━━ VORLIEGENDER TEXT

■ Press-Schlag: Profis kicken leider nicht in Solingen
Eines von vielen Hallenfußballturnieren des vergangenen Wochenendes veranstaltete der Landesligist VfB Solingen. Nicht um Geld oder Punkte für das Hallen-Masters wurde gekickt, sondern für die Freundschaft und Verständigung von deutschen und ausländischen Menschen. Der Brandanschlag auf das Haus der türkischen Familie Genç im Mai 1993 in Solingen, bei dem fünf Menschen starben, lastet noch immer auf der Stadt. Gerd Röltgen, Geschäftsführer des VfB Solingen, hängte sich also im vergangenen Herbst ans Telefon und versuchte Profivereine aus der Region für das Turnier zu gewinnen. Doch wen er auch fragte, ob Schalke 04 oder die Bayer-Vereine Uerdingen und Leverkusen, von allen bekam er nur Absagen. Die einen weilten noch im Urlaub, den anderen winkte Geld bei lukrativeren Hallenturnieren. Prinzipiell und besonders unter einem solchen Motto sei man ja immer bereit, zu kommen, hieß es, nur dieses Mal eben leider nicht. Leverkusen legte der Absage noch 50 Freikarten für Solinger Jugendliche bei.

━━━━
━━ ANGEZEIGTE INFORMATIONEN

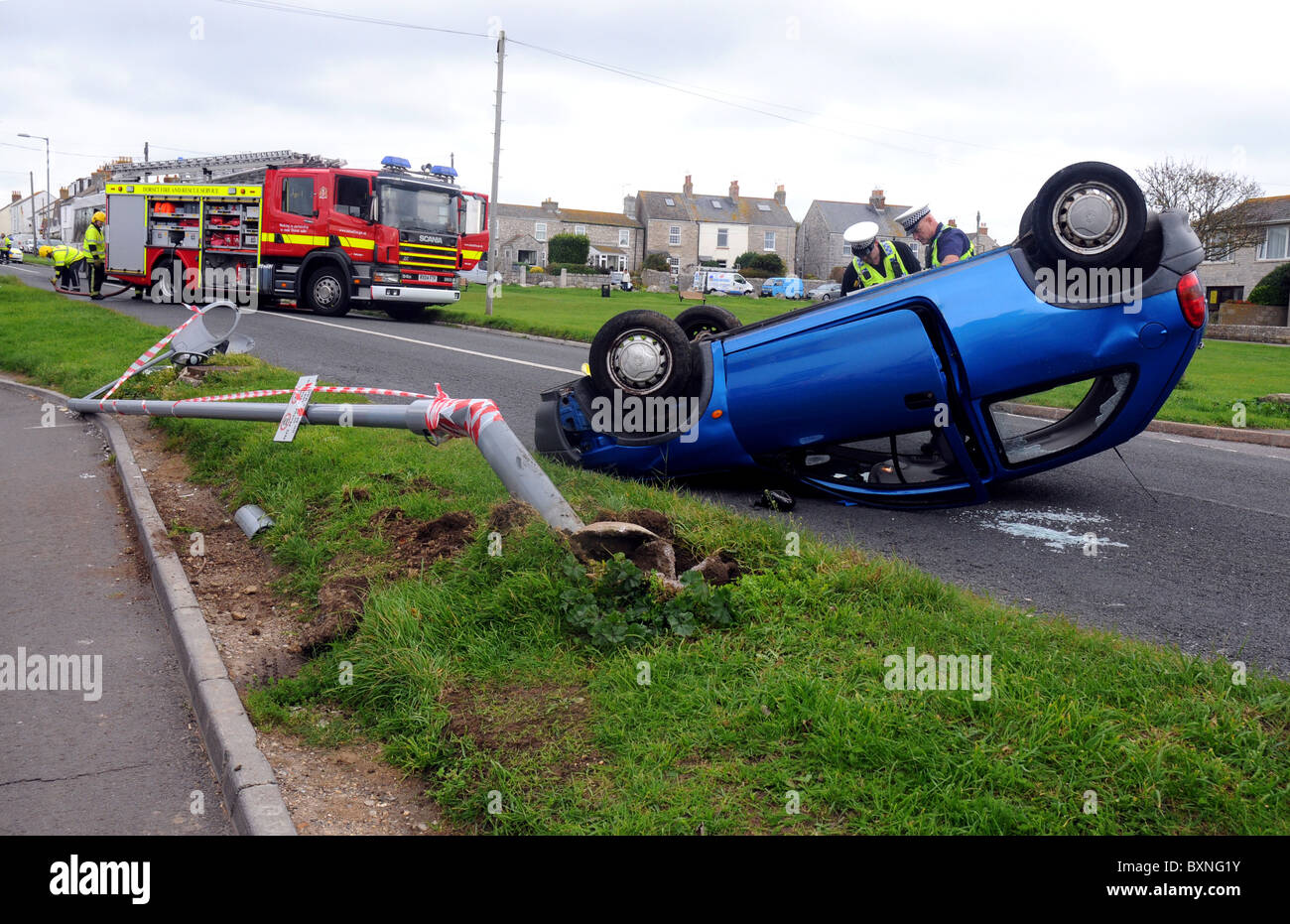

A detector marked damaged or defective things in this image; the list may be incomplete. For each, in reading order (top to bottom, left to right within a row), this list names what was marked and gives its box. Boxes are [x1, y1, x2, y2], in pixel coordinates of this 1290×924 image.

blue overturned car [534, 168, 1207, 513]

━━━━

__ZU ERLEDIGENDE AUFGABE__
Führe den Bericht über das Hallenturnier des VfB Solingen im Anschluss an seinen letzten Satz fort.

__ANTWORT ZUR AUFGABE__
Vor Jahren, anläßlich eines Besuchs bei seinem Bruder in Berlin, hatte Röltgen ein Fußballteam beim Training gesehen, daß ihm gut gefiel: Amateur-Oberligist Türkiyemspor Berlin. Die laden wir ein, schlug er seinen Vorstandskollegen vor. Ende November erhielt er nächtens einen Anruf: „Wir kommen zu eurem Turnier“, erklärte ihm Türkiyemspors Sportlicher Leiter Erdal Celik, und Röltgen wäre fast der Hörer aus der Hand gefallen. „Ich hatte nicht damit gerechnet, daß Türkiyemspor tatsächlich zusagen wird“, sagt Röltgen.
Weitere Amateurvereine aus der näheren Umgebung, unter anderen Union Solingen und der Wuppertaler SV, komplettierten das Feld. Natürlich wurde dann am Wochenende auch Fußball gespielt. Im Mittelpunkt stand der Sport aber nicht. In vielen Gesprächen kamen sich die Mitglieder des VfB Solingen und die mitgereisten Unterstützer von Türkiyemspor näher. Die Veranstalter waren überaus bemüht, den Gästen aus Berlin den Aufenthalt so angenehm wie möglich zu machen. Die Freundlichkeit wirkte fast ein wenig übertrieben, immer aber war zu spüren, daß sie ehrlich war. Die türkischen Gäste wurden, entgegen einiger Befürchtungen, auch nicht dazu funktionalisiert, Solingen ein besseres Image zu verschaffen.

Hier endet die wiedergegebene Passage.